そんな沙奈を気遣うように双子の姉、夜見路沙恵が見つめている。
「むー、二人が素直に笑えていない現状は心苦しいのです。何か良い方法を考えないと‥‥」
Rehni Nam(
ja5283)(レフニー ナム)も首を捻って思案にくれた。
「ふむ‥‥まぁ、割り切れない人がいるのもわかるけどねぇ☆」
室内の重い空気を払拭すべく、あえて軽い口調で肩を竦めるのはジェラルド&ブラックパレード(
ja9284)。
「それでも法的な精算が終わっている以上、それ以上の制裁は単なるリンチってやつさ。同じ撃退士として恥ずかしい限りだね」
沙奈とは初対面となるが、そんなこと関係ない。
「こうして関わりを持った以上、何としてもキミを幸せにしてみせる。ハッピーエンドの到来は誰にも邪魔させない」
学園に来てまだ日も浅い佐藤 マリナ(
jb8520)は、この場を借りて夜見路姉妹、そして同席の撃退士達にも自己紹介した。

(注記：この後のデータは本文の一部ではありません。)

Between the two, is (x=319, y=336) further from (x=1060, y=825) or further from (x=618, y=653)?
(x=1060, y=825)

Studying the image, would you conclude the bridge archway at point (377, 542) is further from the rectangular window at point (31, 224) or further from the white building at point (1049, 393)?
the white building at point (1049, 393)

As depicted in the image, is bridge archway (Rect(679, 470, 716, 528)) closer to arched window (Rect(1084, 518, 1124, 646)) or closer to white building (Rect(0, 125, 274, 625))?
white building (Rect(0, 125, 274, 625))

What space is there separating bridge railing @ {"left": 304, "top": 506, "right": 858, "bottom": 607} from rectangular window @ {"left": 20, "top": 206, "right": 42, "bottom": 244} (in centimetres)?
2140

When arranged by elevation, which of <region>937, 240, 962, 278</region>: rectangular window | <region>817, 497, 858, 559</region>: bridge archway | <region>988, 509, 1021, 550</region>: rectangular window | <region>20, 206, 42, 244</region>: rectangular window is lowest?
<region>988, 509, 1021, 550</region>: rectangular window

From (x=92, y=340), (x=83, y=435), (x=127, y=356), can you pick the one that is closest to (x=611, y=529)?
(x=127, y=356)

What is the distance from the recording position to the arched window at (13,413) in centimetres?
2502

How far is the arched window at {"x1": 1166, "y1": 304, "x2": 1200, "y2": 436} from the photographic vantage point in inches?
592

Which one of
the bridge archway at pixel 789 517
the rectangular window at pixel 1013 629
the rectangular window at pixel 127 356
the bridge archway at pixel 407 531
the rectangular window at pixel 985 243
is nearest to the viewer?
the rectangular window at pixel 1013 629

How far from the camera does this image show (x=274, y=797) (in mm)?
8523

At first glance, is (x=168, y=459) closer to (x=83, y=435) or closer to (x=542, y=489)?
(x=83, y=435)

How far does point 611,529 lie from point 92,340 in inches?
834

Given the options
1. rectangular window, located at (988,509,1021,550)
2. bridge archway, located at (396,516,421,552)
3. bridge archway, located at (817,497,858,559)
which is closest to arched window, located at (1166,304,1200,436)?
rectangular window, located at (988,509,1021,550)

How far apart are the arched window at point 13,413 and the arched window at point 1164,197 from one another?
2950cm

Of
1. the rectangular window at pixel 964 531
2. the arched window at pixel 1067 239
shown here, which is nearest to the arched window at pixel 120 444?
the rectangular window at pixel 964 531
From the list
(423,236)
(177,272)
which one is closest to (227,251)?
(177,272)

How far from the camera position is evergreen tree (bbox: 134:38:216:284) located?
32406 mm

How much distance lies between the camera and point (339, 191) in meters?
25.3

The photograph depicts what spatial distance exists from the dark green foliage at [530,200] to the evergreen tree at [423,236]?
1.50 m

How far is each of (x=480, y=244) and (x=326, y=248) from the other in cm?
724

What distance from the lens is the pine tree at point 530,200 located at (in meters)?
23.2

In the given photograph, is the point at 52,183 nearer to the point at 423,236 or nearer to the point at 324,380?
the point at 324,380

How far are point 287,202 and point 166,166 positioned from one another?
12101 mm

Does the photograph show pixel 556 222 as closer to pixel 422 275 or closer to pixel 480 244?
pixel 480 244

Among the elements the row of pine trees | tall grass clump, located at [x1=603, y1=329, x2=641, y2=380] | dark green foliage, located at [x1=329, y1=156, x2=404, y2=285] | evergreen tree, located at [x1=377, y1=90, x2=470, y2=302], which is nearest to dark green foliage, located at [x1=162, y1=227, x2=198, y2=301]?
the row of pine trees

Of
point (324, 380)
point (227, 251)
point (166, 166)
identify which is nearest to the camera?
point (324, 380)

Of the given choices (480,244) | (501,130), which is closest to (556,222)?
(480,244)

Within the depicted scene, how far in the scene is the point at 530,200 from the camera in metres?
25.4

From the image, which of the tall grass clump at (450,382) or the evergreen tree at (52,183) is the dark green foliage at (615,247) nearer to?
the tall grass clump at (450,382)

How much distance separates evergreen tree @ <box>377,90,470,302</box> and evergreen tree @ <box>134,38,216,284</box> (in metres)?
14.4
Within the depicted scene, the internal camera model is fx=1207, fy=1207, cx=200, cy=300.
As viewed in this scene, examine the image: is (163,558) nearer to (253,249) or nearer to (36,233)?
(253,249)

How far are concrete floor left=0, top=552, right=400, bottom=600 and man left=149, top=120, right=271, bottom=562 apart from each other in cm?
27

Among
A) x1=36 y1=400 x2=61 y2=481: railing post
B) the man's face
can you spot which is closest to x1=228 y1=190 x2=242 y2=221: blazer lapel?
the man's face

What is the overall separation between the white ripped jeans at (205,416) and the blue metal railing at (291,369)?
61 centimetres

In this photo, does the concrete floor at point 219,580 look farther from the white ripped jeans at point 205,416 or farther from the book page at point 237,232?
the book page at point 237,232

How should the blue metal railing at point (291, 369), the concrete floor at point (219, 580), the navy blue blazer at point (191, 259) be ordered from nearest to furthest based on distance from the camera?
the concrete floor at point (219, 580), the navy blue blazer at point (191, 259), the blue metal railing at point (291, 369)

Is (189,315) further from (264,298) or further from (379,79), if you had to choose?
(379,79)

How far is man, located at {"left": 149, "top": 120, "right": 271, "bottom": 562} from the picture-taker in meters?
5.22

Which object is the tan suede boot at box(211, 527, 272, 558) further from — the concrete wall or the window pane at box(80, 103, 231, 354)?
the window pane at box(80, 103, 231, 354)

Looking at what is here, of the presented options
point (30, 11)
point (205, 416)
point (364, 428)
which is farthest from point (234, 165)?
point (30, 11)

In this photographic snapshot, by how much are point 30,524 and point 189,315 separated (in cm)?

「初めまして、マリナと言います。ハーフでつい最近に編入したばかりですが今日は、宜しくお願いします」
「‥‥ハーフ?」
「人間だけど、天使や悪魔の血を引いた人達のことだよ」
沙恵が手短に説明してやる。
「まだ新人のアスヴァンですが、依頼を見て沙奈ちゃんや沙恵ちゃんの少しでも助けになれればと思い参加しました」
ハーフの自分と元使徒の沙奈。立場は違えど「異端者」という点でどこか相通じるものを感じる。
「使徒として行動しなければいけなかった悲しい過去、その鎖を壊して人として新たに生を受けたのは本当に素晴らしく凄いことだと思います。でも、それによって沙奈ちゃんは苦しんで進む道を見失っている気がします」
斡旋所で沙奈の身の上を聞いて以来思っていたことを、マリナは誠実な口調で言葉に出した。
「沙奈ちゃんの感情を全て理解して導いてあげることはできませんが、少しでも進む先を見つけるお手伝いと、生きていること、そして大切な人が傍にいることの素晴らしさを気付いてもらいたいです」
「大切な人なら、いる‥‥」
沙奈は傍らにいる沙恵を横目で見ながら小声で呟いた。
「でもあたしは‥‥自分の身勝手で、長いこと沙恵ちゃんを苦しめてきた。それだけじゃない。何人もの撃退士を殺して、傷つけて‥‥あの人達にだって大切な家族がいたはずなのに」
人形の様な少女の紅い双眸から、それだけが精一杯の感情表現であるかのように涙がこぼれ落ちる。
「ちょっといいかな?」
十一は席を立つと、沙奈の側まで歩み寄った。
(そういやこれだけ長く依頼で関わっておいて、この子と面と向かって話すのは今日が初めてか)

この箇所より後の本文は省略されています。